# [The exercise]
Copy out every line of the listing below word for word, leaving out the pictures.

# [Supplied records]
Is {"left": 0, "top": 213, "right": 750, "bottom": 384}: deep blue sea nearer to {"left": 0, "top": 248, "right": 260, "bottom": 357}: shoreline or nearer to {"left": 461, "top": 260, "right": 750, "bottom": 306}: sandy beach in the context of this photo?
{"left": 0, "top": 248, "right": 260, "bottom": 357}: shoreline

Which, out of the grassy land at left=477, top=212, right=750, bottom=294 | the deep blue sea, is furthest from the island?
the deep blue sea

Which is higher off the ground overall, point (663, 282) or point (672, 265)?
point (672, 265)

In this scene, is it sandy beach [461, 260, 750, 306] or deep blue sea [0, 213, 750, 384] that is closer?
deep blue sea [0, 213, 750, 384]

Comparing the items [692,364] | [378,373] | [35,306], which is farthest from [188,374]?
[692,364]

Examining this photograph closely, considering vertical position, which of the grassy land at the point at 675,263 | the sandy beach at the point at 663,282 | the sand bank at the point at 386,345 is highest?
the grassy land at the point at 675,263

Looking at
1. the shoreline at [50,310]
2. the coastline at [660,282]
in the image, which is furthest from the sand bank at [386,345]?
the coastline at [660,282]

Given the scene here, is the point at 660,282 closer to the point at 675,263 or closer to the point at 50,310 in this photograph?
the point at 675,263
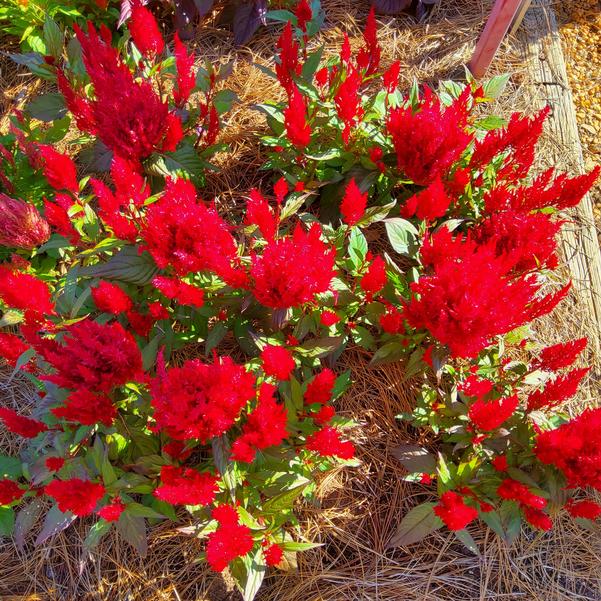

# [Answer to this task]
Is {"left": 0, "top": 213, "right": 750, "bottom": 384}: deep blue sea nearer to {"left": 0, "top": 248, "right": 260, "bottom": 357}: shoreline or nearer to {"left": 461, "top": 260, "right": 750, "bottom": 306}: sandy beach in the context of this photo?
{"left": 0, "top": 248, "right": 260, "bottom": 357}: shoreline

Which, out of the grassy land at left=477, top=212, right=750, bottom=294 | the deep blue sea, is furthest from the island?
the deep blue sea

Which is higher off the ground overall, point (663, 282) or point (672, 265)?
point (672, 265)

In this scene, is it sandy beach [461, 260, 750, 306] or deep blue sea [0, 213, 750, 384] that is closer?
deep blue sea [0, 213, 750, 384]

Comparing the items [692,364] | [378,373] | [35,306], which is farthest from [188,374]?
[692,364]

Examining this photograph closely, considering vertical position, which of the grassy land at the point at 675,263 | the sandy beach at the point at 663,282 | the sand bank at the point at 386,345 is highest?
the grassy land at the point at 675,263

Looking at
1. the shoreline at [50,310]
2. the coastline at [660,282]
in the image, which is furthest from the sand bank at [386,345]?
the coastline at [660,282]

Given the scene here, is the point at 660,282 closer to the point at 675,263 or closer to the point at 50,310 in this photograph?
the point at 675,263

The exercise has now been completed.